Ambulanze che partono, pazienti che devono essere trasferiti e infermieri che salgono a bordo senza dispositivi di protezione individuale. È quanto accade nei trasporti secondari dell’ASP di Ragusa, dove – secondo il NurSind Ragusa – la sicurezza dei lavoratori continua a essere ignorata, nonostante le ripetute segnalazioni.
Il servizio, nato per garantire trasferimenti sicuri tra presidi ospedalieri, oggi funziona in modo disomogeneo. In assenza di personale dedicato, gli infermieri di reparto sono spesso costretti ad accompagnare i pazienti in ambulanza con la stessa divisa utilizzata in corsia, abbandonando temporaneamente le attività assistenziali.
Una situazione che diventa ancora più critica quando il trasporto viene coperto in regime di straordinario. Personale richiamato dal riposo che sale in ambulanza privo di qualsiasi DPI, effettua il trasferimento e rientra poi in reparto, esponendosi a rischi biologici e infortunistici evidenti.
"Riteniamo gravissima l’assenza di attenzione aziendale verso la sicurezza dei lavoratori",
evidenzia il NurSind Ragusa, sottolineando l’inaccettabile disparità con il servizio 118, dove gli infermieri sono correttamente dotati di tute, calzari antinfortunistici e giubbotti protettivi.
La contraddizione appare ancora più evidente se si considera che l’Azienda investe nella formazione sul rischio infettivo e affronta risarcimenti per infezioni correlate all’assistenza, ma consente l’utilizzo degli stessi indumenti sia in reparto sia durante i trasferimenti.

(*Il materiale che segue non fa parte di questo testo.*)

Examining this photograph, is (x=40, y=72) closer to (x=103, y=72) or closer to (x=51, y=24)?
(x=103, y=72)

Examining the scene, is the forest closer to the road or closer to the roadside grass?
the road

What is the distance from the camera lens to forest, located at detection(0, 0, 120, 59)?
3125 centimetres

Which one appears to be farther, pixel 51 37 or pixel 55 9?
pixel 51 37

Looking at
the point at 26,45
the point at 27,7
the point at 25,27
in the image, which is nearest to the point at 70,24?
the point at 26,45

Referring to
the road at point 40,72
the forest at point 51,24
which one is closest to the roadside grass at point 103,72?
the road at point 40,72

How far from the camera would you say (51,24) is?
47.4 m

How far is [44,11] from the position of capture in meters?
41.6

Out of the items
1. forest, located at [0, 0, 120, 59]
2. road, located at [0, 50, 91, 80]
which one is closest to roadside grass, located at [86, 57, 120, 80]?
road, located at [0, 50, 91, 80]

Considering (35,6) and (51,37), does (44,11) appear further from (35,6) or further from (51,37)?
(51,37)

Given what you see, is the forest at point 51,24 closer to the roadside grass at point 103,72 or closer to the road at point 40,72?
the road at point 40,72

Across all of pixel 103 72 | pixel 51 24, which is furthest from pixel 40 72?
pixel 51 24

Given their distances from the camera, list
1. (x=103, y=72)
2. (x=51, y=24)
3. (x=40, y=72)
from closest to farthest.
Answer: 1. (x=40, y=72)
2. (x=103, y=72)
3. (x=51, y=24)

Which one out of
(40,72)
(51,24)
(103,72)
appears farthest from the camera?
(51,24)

"La soluzione è già stata proposta ed è immediatamente attuabile",
ribadisce il sindacato.
Il NurSind chiede l’assegnazione di infermieri dedicati ai principali presidi ospedalieri, in grado di garantire continuità al servizio e sicurezza per i lavoratori, con un investimento minimo in dispositivi di protezione.
"Non faremo passi indietro quando in gioco c’è la tutela dei lavoratori e dei pazienti",
dichiara Giuseppe Savasta, Segretario Territoriale NurSind Ragusa,
"l’Azienda deve intervenire subito".